Смотрит на незнакомого гостя Почечуев и видит, что человек с веником старенький уже, ну, форменный дедушка, и что бояться такого сморчка нет причины. А сопротивляться ему, то есть бить его, и подавай грех.
«Ладно, пусть... Может, и парились когда. И скорей всего не на войне, а в прошлую субботу, – соображал Почечуев. – А насчет сказочек... Небось заговаривается, вон какой древний. Одно смущает: каким образом он меня разыскал? Неужто по пятам плелся, когда на прошлой неделе из бани возвращались? Местожительство проследил, внимательный какой старичок. Видать, цель имеет. Сходить, что ли, с ним, попариться? Может, и размякнет моховик сушеный, откроется?»
– Обождите меня на кухне. Бельишко соберу... Только объясните первоначально, как вы меня нашли? В таком большом городе?
– В справочном ларечке за пятачок, миленький... Вот так нашел. Теперь по этой части дело налажено. Ну, а здесь, перед фатерой твоей, смотрю – дверь отошла, и кошечка, страшненькая такая, в щель всовывается. Сразу видно – бесхозная. Ну, я ее... Да погоди-тко, миленький, неужто взаправду не признал? Очки надень. И мужик, ты против меня молодой, .а гляди-кось, заколодило... А все табачище! Видать, куришь много. Помещение вон как просмолил... Вот тебе и заволокло память-то. Погодь, погодь, миленький! Сейчас признаешь. Я тебе доказательство предоставлю, любо-дорого... Писарем в стрелковом батальоне состоял? Состоял, по глазам вижу. Под Старой Руссой... возле Холма, в землянке сидел? Сидел. А человечка одного... солдатика пожилого, от расстрелу спас? Замолвил словечко перед начальством? Замолвил. И свидетелем проходил. Помнишь, дезертира судили? А какой дезертир, если за ягодами на брюхе уполз, за брусеной... Лоб в лоб мы с тобой в том ягоднике столкнулись, во мху пушистом. Припоминаешь? Мина потом прилетела. Ротного калибра. И промеж нас врезалась. Тебе ничего, а мне пальчики секанула.

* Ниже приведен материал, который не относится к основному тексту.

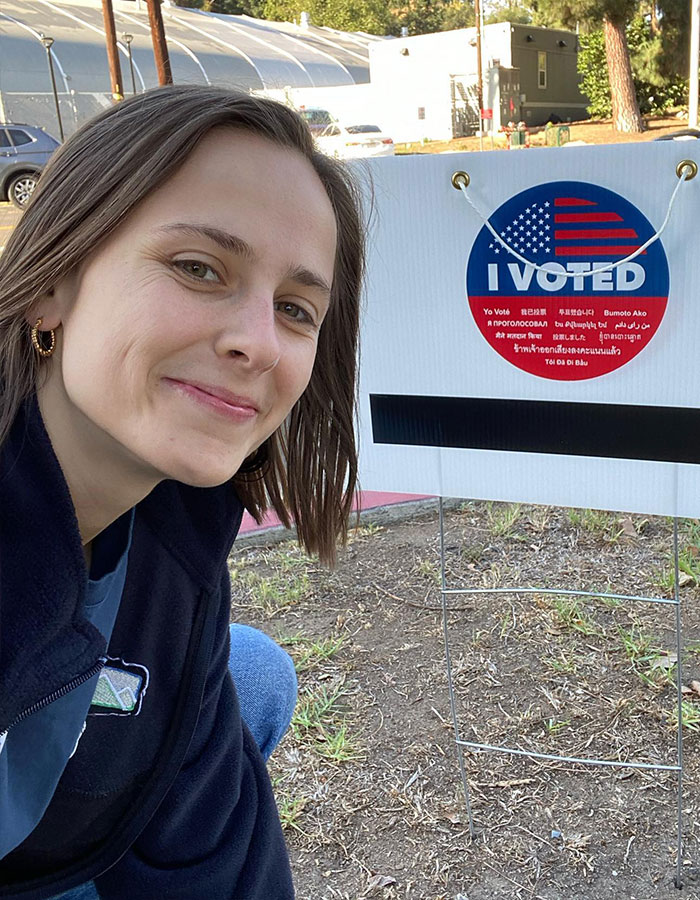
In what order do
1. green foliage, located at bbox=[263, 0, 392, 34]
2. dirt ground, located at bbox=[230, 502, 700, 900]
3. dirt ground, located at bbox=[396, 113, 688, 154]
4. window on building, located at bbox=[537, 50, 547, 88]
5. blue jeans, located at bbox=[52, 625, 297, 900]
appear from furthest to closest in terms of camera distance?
green foliage, located at bbox=[263, 0, 392, 34] < window on building, located at bbox=[537, 50, 547, 88] < dirt ground, located at bbox=[396, 113, 688, 154] < dirt ground, located at bbox=[230, 502, 700, 900] < blue jeans, located at bbox=[52, 625, 297, 900]

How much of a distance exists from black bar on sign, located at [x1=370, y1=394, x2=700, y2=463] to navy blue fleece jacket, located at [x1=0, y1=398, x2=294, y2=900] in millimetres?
517

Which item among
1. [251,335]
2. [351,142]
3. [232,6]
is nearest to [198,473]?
[251,335]

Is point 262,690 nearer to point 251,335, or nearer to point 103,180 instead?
point 251,335

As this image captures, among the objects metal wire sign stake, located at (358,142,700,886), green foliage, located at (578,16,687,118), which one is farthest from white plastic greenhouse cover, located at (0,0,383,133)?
metal wire sign stake, located at (358,142,700,886)

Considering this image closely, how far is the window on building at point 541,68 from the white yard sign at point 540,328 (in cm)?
3898

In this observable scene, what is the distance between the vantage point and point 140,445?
115 cm

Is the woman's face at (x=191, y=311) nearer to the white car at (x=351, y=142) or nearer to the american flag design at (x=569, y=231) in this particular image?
the white car at (x=351, y=142)

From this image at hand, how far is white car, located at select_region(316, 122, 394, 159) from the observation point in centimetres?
158

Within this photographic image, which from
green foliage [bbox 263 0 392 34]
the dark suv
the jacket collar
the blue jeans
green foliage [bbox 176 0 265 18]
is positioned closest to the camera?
the jacket collar

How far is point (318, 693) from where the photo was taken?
2.53 meters

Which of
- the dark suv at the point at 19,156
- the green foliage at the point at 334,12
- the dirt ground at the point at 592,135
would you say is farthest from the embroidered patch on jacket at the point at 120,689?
the green foliage at the point at 334,12

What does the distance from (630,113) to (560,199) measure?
22454 mm

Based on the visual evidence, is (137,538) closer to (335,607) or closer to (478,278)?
(478,278)

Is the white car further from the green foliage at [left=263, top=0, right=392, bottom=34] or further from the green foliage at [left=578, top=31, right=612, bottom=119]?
the green foliage at [left=263, top=0, right=392, bottom=34]
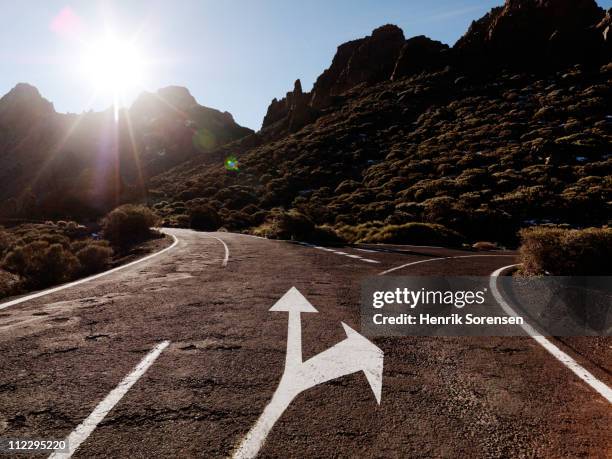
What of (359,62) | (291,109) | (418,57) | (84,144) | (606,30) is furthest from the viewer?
(84,144)

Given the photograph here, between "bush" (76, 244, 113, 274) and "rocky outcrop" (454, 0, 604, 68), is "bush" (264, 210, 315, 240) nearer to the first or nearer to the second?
"bush" (76, 244, 113, 274)

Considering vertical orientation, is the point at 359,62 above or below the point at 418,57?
above

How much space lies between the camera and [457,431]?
268 cm

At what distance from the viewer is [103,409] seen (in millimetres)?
2816

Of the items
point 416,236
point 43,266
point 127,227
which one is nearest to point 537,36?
point 416,236

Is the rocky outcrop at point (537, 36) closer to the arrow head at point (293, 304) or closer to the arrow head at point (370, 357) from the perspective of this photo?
the arrow head at point (293, 304)

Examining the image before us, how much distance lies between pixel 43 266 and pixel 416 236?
1836 centimetres

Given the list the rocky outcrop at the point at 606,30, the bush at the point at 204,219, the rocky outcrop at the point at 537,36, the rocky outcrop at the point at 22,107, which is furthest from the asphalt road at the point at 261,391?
the rocky outcrop at the point at 22,107

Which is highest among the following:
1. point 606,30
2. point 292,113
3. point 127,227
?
point 606,30

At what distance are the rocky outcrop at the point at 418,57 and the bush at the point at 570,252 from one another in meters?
87.3

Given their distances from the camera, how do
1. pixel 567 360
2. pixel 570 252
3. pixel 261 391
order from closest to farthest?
pixel 261 391 < pixel 567 360 < pixel 570 252

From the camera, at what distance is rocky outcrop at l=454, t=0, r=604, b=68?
217ft

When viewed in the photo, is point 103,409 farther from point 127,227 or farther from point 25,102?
point 25,102

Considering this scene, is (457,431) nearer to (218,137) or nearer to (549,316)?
(549,316)
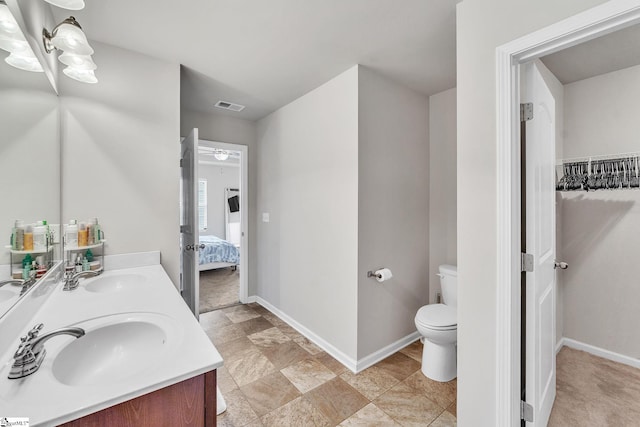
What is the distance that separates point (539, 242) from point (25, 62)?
2.55 meters

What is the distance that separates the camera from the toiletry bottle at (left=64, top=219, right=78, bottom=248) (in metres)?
1.66

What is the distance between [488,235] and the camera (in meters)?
1.38

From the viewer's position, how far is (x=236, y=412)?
1757 mm

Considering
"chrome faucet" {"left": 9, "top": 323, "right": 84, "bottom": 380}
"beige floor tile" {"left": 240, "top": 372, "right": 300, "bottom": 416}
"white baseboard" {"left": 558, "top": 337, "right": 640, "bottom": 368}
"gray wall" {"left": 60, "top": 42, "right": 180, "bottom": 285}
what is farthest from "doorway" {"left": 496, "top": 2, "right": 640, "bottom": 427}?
"gray wall" {"left": 60, "top": 42, "right": 180, "bottom": 285}

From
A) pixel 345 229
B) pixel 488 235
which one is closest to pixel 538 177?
pixel 488 235

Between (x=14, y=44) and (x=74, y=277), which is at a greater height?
(x=14, y=44)

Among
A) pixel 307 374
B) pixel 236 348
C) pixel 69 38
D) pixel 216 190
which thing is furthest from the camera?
pixel 216 190

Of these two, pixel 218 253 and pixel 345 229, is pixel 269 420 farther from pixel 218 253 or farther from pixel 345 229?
pixel 218 253

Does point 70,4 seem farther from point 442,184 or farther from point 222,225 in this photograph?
point 222,225

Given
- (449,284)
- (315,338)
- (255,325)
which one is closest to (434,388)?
(449,284)

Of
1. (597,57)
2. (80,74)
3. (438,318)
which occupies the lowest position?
(438,318)

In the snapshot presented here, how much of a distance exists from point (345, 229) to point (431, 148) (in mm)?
1347

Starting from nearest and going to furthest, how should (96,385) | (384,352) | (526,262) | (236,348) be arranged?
(96,385) → (526,262) → (384,352) → (236,348)

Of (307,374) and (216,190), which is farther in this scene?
(216,190)
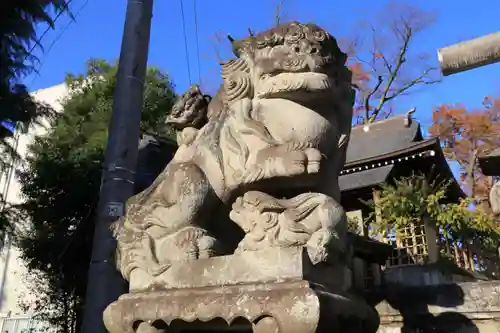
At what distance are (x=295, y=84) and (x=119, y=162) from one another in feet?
7.60

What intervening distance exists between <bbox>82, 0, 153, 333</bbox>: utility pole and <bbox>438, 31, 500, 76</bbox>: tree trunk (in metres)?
2.89

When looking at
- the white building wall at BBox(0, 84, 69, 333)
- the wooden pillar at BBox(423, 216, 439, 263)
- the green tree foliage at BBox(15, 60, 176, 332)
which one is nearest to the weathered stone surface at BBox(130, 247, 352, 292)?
the wooden pillar at BBox(423, 216, 439, 263)

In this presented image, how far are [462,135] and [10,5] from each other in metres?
17.6

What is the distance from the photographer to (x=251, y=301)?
82.7 inches

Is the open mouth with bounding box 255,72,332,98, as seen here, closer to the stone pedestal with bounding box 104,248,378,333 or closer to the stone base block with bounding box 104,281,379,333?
the stone pedestal with bounding box 104,248,378,333

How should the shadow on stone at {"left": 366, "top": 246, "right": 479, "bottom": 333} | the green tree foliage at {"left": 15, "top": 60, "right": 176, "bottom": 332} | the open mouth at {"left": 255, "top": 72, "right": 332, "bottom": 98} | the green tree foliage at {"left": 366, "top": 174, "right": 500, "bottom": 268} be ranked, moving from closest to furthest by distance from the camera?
1. the open mouth at {"left": 255, "top": 72, "right": 332, "bottom": 98}
2. the shadow on stone at {"left": 366, "top": 246, "right": 479, "bottom": 333}
3. the green tree foliage at {"left": 366, "top": 174, "right": 500, "bottom": 268}
4. the green tree foliage at {"left": 15, "top": 60, "right": 176, "bottom": 332}

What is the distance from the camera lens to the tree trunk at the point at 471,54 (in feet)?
5.42

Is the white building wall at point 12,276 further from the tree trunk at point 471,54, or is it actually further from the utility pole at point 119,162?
the tree trunk at point 471,54

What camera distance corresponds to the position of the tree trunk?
1653 mm

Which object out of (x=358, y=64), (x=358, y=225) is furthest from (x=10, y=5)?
(x=358, y=64)

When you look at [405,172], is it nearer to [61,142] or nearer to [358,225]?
[358,225]

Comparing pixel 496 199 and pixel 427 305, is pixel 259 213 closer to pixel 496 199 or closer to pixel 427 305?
pixel 427 305

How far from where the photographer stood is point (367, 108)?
1914 cm

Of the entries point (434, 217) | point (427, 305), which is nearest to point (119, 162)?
point (427, 305)
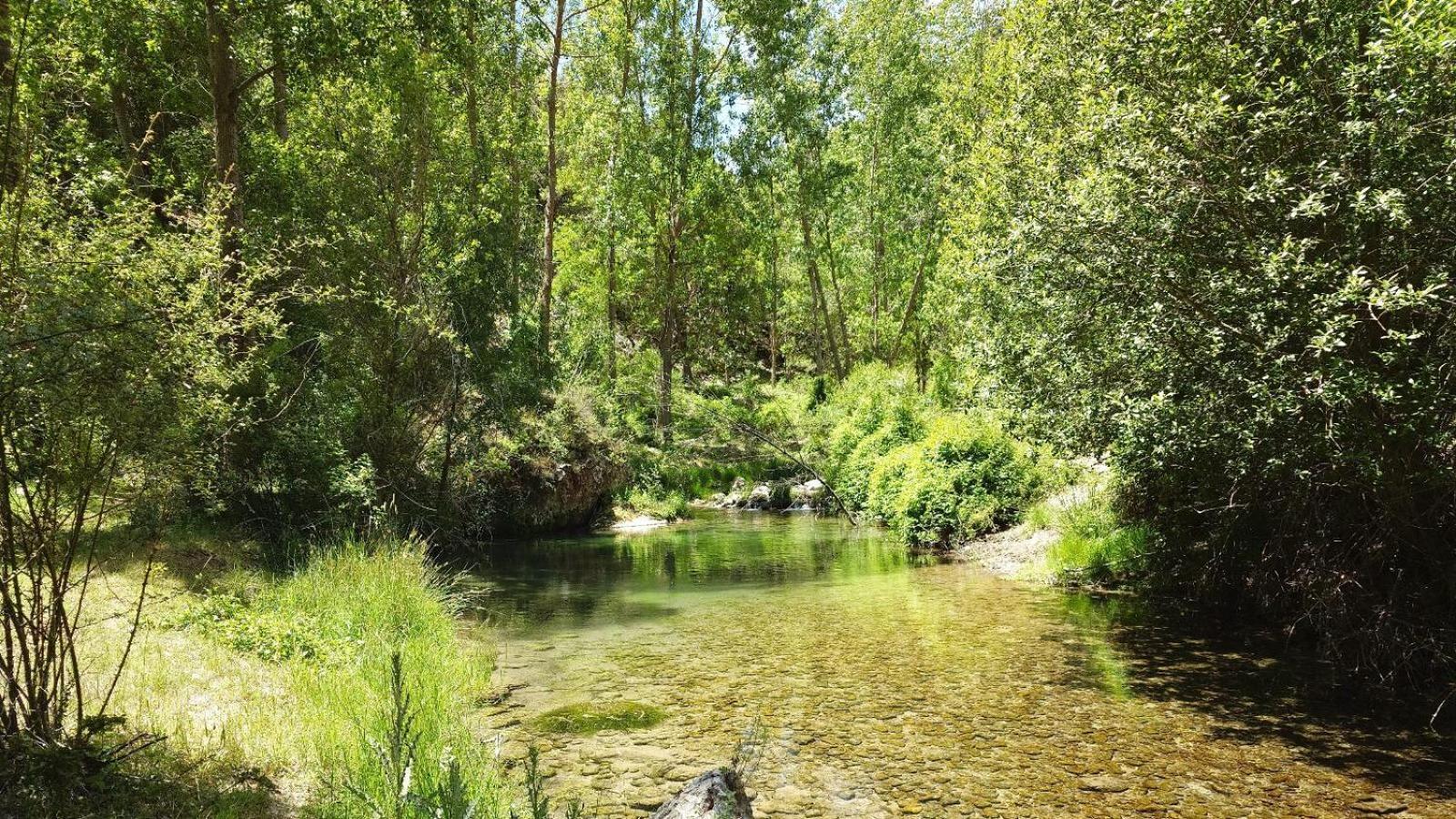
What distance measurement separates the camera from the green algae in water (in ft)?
22.2

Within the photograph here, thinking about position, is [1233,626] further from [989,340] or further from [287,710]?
[287,710]

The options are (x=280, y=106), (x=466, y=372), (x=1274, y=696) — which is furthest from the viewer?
(x=280, y=106)

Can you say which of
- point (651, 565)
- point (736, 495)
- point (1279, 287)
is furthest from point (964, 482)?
point (736, 495)

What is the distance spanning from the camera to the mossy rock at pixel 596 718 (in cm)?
677

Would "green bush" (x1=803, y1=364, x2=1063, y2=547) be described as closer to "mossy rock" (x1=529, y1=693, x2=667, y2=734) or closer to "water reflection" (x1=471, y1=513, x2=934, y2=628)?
"water reflection" (x1=471, y1=513, x2=934, y2=628)

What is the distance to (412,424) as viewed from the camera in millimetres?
15656

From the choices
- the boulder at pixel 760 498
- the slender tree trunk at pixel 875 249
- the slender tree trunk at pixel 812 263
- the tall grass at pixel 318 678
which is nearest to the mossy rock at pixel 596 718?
the tall grass at pixel 318 678

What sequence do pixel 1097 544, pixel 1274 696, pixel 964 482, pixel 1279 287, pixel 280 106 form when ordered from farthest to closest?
pixel 280 106 < pixel 964 482 < pixel 1097 544 < pixel 1274 696 < pixel 1279 287

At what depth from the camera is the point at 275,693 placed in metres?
6.20

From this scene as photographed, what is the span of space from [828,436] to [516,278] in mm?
12454

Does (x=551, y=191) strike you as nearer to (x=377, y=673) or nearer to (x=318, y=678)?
(x=318, y=678)

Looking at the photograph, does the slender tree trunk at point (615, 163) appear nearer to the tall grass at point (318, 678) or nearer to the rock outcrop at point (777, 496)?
the rock outcrop at point (777, 496)

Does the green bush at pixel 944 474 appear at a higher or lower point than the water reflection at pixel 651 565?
higher

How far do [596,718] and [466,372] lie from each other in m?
11.1
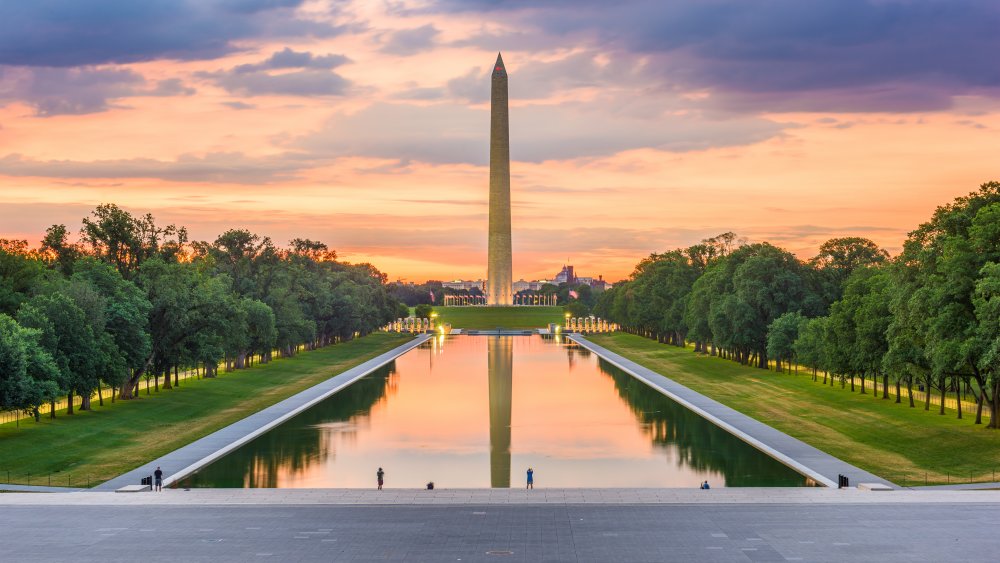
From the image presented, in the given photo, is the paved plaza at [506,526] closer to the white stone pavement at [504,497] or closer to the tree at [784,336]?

И энтот, которым воины на спусковой крючок нажимают, в том числе. Дошло, или продолжать? Занятная сказочка? А ты закури... хорошенько! Ишь, разволновался. Спаситель ты мой – вот кто! Да я тебя, почитай, сорок лет разыскиваю. Еще какие тебе доказательства предоставить? Желвак у тебя на животе. Шишка такая. Непременно парить его необходимо, иначе он, желвак этот, в рак перейти может. И крышка. А ежели паром его хорошенько потревожить, он и ослабнет а потом и вовсе потом наружу выйдет. Я тебе в прошлую субботу в бане не признался: Сомнения брали: вроде он, а вроде и не он. И желвака прежде никакого не было.
«Смотрите-ка, чего знает! – восхитился про себя Почечуев. – Говорит, свидетелем будто? Это когда же? В штабе каких только дел не разбиралось... И к стенке без лишних слов ставили. Если провинился человек. Может, и не врет. На войне событиям разным – числа, нет... Выходит, что же – однополчане? Вот притча...»
И пошел Почечуев в баню с незнакомым дедушкой.
«Сбегаю разок, а там и не разрешу больше приходить... Если чего не понравится».
– Позвольте, дедушка: вопросик задать?
– Какой я тебе дедушка? Обижаешь. Должник я твой на веки вечные – вот кто! Спрашивай, что душа пожелает.
– Извиняюсь... А спросить вот о чем намерен: минут этак двадцать тому назад в дверь мою не звонили? В звонок? Не нажимали кнопочку?
– Нет, не звонил. Чего не было, того не было. Мимо дверей проследовал, глядь – не заперто, и кошчонка, туды ее хорошенько,– шасть... Ну, я...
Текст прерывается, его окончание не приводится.